**EXERCISE REQUIREMENTS:**
Scan the data for "class" and copy the lines it appears in.

(Plain-text document sources)
-------------------------

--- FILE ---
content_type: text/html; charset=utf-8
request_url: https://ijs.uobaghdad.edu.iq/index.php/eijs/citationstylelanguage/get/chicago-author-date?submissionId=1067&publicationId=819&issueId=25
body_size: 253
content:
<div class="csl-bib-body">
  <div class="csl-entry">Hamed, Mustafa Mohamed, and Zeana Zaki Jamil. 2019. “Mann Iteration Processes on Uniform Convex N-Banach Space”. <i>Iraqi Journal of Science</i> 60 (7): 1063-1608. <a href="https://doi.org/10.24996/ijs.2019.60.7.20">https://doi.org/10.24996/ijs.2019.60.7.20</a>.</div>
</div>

-------------------------

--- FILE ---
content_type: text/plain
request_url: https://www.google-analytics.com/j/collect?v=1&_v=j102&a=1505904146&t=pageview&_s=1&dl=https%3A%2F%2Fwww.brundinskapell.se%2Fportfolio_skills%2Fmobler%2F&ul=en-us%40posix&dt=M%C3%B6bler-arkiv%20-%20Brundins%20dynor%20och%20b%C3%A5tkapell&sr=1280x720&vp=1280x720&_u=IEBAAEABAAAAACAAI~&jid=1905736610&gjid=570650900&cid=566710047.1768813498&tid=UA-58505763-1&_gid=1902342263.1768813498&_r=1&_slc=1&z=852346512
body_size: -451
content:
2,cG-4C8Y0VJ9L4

-------------------------

**TASK OUTPUT:**
<div class="csl-bib-body">
  <div class="csl-entry">Hamed, Mustafa Mohamed, and Zeana Zaki Jamil. 2019. “Mann Iteration Processes on Uniform Convex N-Banach Space”. <i>Iraqi Journal of Science</i> 60 (7): 1063-1608. <a href="https://doi.org/10.24996/ijs.2019.60.7.20">https://doi.org/10.24996/ijs.2019.60.7.20</a>.</div>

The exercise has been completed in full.